_DATA SHOWN:_
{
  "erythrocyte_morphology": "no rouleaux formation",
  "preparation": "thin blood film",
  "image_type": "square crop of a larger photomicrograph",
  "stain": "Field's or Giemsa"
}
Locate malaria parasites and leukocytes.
...
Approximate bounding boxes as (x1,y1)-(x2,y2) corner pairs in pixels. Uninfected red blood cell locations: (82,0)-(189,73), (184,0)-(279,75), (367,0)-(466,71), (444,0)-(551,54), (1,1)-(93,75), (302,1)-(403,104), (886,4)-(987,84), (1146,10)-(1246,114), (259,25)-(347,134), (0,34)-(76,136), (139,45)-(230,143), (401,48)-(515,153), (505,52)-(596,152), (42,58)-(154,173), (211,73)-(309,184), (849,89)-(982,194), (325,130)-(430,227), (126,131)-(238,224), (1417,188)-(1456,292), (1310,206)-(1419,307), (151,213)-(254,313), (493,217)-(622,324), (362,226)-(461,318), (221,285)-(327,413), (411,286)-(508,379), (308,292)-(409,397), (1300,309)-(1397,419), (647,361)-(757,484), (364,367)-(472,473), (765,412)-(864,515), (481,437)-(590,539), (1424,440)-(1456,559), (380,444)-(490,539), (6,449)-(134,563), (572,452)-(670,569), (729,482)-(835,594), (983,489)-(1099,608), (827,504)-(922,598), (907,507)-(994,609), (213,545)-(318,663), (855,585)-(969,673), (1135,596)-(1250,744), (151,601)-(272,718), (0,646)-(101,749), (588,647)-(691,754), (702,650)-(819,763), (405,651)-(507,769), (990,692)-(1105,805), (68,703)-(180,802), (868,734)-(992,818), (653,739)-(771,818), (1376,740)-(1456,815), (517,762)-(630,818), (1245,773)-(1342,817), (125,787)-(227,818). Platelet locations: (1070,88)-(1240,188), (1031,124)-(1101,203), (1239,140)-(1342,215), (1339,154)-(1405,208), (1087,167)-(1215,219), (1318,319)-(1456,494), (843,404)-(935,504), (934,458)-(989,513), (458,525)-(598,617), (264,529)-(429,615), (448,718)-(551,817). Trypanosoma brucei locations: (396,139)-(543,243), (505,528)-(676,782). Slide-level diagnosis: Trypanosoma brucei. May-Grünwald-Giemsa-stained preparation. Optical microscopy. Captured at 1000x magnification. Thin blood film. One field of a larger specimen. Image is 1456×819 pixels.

_WHAT NEEDS TO BE DONE:_ Retype only this portion of the data above: the line containing "crop of a larger", the line containing "Locate malaria parasites and leukocytes.", and all lines between them, exactly.

_ANSWER FOR THIS EXERCISE:_
  "image_type": "square crop of a larger photomicrograph",
  "stain": "Field's or Giemsa"
}
Locate malaria parasites and leukocytes.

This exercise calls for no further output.